Some of the sports writers don't want to give Barry Bonds any more chances...

mercurynews.com

Posted on Wed, Mar. 08, 2006

Enough is enough - Barry Bonds has got to go
BY JENNIFER FLOYD ENGEL
Knight Ridder Newspapers

FORT WORTH, Texas - What did we really learn about Barry Bonds on Tuesday that we didn't already think we knew?

He is a cheat?

A liar? A steroid user? An embarrassment to baseball?

None of this is surprising. Not to me anyway.

What ``Game of Shadows,'' a book by two San Francisco Chronicle reporters detailing Bonds' brazen and prolific use of performance-enhancing drugs until at least 2003, does is finally provide documented proof of what almost everybody felt in their guts.

Excerpts, which appear in the new edition of Sports Illustrated, detail how frustration with baseball's embrace of an obviously `roided Mark McGwire prompted Bonds to start using steroids and provide a definitive accounting of every single pill, injection and dose of the steroids he continues to deny taking.

Which is why this is no longer about Bonds.

He has shown us what he is.

What this Bonds story is about now is if baseball commish Bud Selig finally has the coconuts to say, "Enough."

Because Bonds must be booted from baseball. Forced to retire. Quietly sent packing. Whatever. However. Just do it.

Bye, bye Barry.

He has been a persistent pall on everything baseball has done and attempted to do for too long now, and he must not be allowed to take another swing at Hank Aaron's homerun record - probably sports' greatest mark.

Or Babe Ruth for that matter.

Bonds is seven home runs shy of passing Ruth and needs 48 to bypass "Hammerin' Hank." And while Aaron told me back in June that he is OK with being passed, he added a caveat:

"As long as somebody breaks it who deserves it."

Bonds doesn't in any way fit Aaron's definition of deserving, which was: "I do not want my or anybody's record to be broken simply because somebody went into drugs. I don't want to give them credit if they are on drugs or things. I like them to do it in a clean manner."

Clean? I can't pronounce half of what Bonds did.

Game of Shadows documents Bonds' use of the cream and the clear (designer steroids), insulin, human growth hormone, testosterone decanoate (a fast-acting steroid known as Mexican beans), trenbolone (a cattle steroid) and clomid (a fertility drug), all of which were handily tracked on his "trainer" Greg Anderson's computer and on BALCO boss Victor Conti's calendar.

Don't you just hate documentation?

Stored data entries
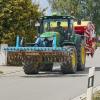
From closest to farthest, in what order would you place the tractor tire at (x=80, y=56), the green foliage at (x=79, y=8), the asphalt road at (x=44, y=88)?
the asphalt road at (x=44, y=88) < the tractor tire at (x=80, y=56) < the green foliage at (x=79, y=8)

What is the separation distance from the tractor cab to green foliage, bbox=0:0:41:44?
22.6 ft

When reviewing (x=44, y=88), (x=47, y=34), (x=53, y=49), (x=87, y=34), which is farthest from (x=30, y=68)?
(x=87, y=34)

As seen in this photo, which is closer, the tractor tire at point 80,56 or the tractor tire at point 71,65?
the tractor tire at point 71,65

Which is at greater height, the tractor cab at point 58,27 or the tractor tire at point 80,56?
the tractor cab at point 58,27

=== Brief A ===
Answer these questions about the column on Barry Bonds.
(i) In which magazine do excerpts from "Game of Shadows" appear?
(ii) How many home runs does Bonds need to bypass Hank Aaron?
(iii) How does the column describe trenbolone?
=== Brief B ===
Switch "Bonds" to "Barry" as you write out the column on Barry Bonds again from "He has shown" to "sports' greatest mark.".

=== Exercise answer A ===
(i) Sports Illustrated
(ii) 48
(iii) A cattle steroid

=== Exercise answer B ===
He has shown us what he is.

What this Barry story is about now is if baseball commish Bud Selig finally has the coconuts to say, "Enough."

Because Barry must be booted from baseball. Forced to retire. Quietly sent packing. Whatever. However. Just do it.

Bye, bye Barry.

He has been a persistent pall on everything baseball has done and attempted to do for too long now, and he must not be allowed to take another swing at Hank Aaron's homerun record - probably sports' greatest mark.